- PROVIDED PASSAGE

=== Begin Enclosure ===

Photographic treasures tell rare story of one man’s war
Two rare war time photos of the only surviving WWI German tank, which was ‘recovered’ by Australians, have been uncovered in France.
Two rare photographs of the only surviving World War I German tank, the Mephisto, which was “recovered’’ by Australians and sent to Brisbane, have been uncovered in France.
Raoul Berthele, a French chemical engineer attached to the medical unit of the French 16th Army Corp stationed in the war as a supply administrator for the ambulance unit, took 3000 images during the time of the Great War as he moved about the French countryside with the medical unit.
When French history teacher Louis Teyssedou, 40, was researching an Amiens 19th-century linen and textile factory that was used as a war hospital he uncovered the photo collection that had been donated by Berthele’s sister Beatrix to the town hall archives in Toulouse.
The Mephisto survived the war without being turned into scrap metal, pilfered by Australians under the noses of the Germans and is the prized war trophy on display in the Anzac Legacy Gallery at the Queensland Museum in Brisbane.
Over a century ago, Queenslanders had to fend off attempts by the British and Melburnians to claim the war prize for themselves.
“Raoul was attracted by mechanics and innovations,’’ Teyssedou said of Berthele, born in 1886, who had been using his chemistry skills in a Swiss perfume company when war broke out.
“These photographs, which are technically perfect, are a vision of his war. It is a treasure, a personal collection which gives a sense of the man and he had a deep instinct for photography.’’
Teyssedou, wrote a book, Lautre Guerre, about Berthele’s photographs and believes the picture of the Mephisto tank was taken in September 1918 on a road between Poulainville and Vaux-en-Amienois, north of Amiens.

=== End Enclosure ===

[Source data]
=== Begin Enclosure ===

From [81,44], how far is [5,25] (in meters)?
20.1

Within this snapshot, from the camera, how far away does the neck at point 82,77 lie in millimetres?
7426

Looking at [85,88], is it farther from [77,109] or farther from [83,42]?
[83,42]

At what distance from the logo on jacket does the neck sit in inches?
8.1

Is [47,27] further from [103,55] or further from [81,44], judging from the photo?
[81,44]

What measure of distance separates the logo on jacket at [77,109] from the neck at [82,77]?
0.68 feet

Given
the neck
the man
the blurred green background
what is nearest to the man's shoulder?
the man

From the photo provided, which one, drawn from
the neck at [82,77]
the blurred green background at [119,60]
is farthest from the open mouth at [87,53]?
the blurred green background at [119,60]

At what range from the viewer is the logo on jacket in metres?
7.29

=== End Enclosure ===

- TASK ITEM
Please retype the article on the Mephisto photographs, starting with "Photographic treasures tell" and going on through "Brisbane, have been uncovered in France.".

- RESPONSE
Photographic treasures tell rare story of one man’s war
Two rare war time photos of the only surviving WWI German tank, which was ‘recovered’ by Australians, have been uncovered in France.
Two rare photographs of the only surviving World War I German tank, the Mephisto, which was “recovered’’ by Australians and sent to Brisbane, have been uncovered in France.